Step Five: From Flash to Fighter Maker
This final step is the long, difficult road each character must travel to make it into the game. It is an extremely complex, often heartbreaking journey as the vector-based, soft-edged images from Flash are made ready for the pixel-based, hard-edged world of 2D Fighter Maker 2002. As one of the team's animators, Wright has penned an extensive entry on MANE6's official site detailing how this is done. It is important to note that there is "some crying involved."

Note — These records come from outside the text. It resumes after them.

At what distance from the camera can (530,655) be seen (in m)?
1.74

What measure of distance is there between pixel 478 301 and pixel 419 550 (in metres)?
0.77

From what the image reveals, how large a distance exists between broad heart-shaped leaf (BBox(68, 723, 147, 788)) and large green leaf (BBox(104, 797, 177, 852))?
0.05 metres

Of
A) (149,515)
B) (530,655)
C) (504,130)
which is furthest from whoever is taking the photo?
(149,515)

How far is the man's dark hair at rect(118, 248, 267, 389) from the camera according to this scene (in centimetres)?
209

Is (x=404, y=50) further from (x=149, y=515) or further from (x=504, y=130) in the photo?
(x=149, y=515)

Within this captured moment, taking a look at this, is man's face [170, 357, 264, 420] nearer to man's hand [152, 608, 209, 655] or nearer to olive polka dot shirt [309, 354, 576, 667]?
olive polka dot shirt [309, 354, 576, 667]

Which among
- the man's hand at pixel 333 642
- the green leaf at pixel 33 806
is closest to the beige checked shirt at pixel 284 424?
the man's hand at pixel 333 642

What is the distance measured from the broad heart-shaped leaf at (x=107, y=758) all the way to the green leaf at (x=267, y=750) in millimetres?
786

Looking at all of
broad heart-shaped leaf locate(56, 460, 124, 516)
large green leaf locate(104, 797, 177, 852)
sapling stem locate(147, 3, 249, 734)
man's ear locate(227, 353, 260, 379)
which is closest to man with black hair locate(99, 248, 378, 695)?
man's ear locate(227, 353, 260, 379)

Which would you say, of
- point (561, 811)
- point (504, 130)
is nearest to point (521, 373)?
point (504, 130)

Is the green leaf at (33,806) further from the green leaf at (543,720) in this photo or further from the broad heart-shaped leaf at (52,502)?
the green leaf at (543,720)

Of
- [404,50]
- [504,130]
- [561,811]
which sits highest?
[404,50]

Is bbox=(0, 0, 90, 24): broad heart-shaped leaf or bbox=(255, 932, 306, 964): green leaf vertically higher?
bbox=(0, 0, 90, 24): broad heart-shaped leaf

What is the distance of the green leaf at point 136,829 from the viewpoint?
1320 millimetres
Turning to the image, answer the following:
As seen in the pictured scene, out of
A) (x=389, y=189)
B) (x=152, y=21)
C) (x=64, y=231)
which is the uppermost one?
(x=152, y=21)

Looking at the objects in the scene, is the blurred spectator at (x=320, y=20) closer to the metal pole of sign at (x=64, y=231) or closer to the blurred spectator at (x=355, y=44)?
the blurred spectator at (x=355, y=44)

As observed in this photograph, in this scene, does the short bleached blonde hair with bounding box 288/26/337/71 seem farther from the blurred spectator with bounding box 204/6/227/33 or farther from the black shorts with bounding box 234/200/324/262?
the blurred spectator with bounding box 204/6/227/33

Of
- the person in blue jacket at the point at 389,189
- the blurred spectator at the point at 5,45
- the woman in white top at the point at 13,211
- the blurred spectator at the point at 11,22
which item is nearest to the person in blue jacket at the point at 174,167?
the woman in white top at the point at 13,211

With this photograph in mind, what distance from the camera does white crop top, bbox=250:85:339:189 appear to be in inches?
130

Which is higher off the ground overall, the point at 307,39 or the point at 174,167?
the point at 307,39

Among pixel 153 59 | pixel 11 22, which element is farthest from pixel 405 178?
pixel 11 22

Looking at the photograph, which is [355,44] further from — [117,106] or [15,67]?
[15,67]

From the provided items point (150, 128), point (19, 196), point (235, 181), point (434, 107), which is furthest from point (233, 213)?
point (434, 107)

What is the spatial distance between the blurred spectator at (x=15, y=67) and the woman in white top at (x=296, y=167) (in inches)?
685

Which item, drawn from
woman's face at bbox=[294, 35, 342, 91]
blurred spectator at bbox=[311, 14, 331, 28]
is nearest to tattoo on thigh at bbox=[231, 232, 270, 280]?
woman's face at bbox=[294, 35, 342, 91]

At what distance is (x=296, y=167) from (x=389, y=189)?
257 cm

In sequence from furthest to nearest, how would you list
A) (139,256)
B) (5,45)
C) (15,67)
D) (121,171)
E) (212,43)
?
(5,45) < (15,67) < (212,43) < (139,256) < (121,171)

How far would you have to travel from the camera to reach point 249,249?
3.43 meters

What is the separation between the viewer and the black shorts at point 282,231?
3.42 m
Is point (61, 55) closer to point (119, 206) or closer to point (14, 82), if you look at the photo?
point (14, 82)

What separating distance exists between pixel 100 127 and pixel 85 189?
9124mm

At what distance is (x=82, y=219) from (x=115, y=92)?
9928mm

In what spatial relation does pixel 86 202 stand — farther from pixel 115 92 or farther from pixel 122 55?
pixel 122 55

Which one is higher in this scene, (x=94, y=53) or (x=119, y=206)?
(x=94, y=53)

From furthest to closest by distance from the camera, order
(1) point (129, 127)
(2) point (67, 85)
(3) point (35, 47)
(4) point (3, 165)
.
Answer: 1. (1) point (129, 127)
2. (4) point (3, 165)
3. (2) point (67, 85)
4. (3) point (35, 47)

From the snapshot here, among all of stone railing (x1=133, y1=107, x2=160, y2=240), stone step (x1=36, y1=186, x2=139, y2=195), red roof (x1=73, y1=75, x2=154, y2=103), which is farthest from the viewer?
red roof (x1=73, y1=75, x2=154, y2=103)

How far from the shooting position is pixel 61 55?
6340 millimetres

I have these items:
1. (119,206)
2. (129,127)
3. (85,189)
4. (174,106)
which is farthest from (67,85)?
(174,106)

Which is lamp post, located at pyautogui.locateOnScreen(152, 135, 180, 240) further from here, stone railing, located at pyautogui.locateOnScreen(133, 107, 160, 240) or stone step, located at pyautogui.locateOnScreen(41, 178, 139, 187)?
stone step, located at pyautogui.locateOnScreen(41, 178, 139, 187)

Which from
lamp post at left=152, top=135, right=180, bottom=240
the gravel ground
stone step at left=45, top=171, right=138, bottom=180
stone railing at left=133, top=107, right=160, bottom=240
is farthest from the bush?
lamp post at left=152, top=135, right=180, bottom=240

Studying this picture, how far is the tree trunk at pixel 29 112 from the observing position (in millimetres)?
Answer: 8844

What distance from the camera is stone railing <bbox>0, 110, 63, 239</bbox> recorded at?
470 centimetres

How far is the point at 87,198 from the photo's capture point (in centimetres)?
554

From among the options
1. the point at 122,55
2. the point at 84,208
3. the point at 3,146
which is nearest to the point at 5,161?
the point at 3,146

Once a character makes it into the game, the team can see if their attack designs--specifically the hit box layouts--work well in real combat. Naturally, the first few attempts didn't feel quite right and required extensive reshuffling. As Nappy explained, "When we drew up the hit boxes for these characters, they were basically square heads and huge rectangle bodies. When we put it in the engine, we found the game became very cross-up heavy. I don't think there has ever been a fighting game where the standard character design was this wide. That has been a fun challenge to play with."
Over the many months since this project began, the team at MANE6 has run through these steps more times than they care to admit. Mistakes have been made, moves scrapped, and characters completely reworked. But with every new challenge the team learns a little more about development, and becomes a little more proficient at their craft. Today, the end is almost in sight. "We're not on the homestretch yet," said Wright, "but we can see it. There are still hundreds of things we want to add, we just have to get them all in the game. We're almost there."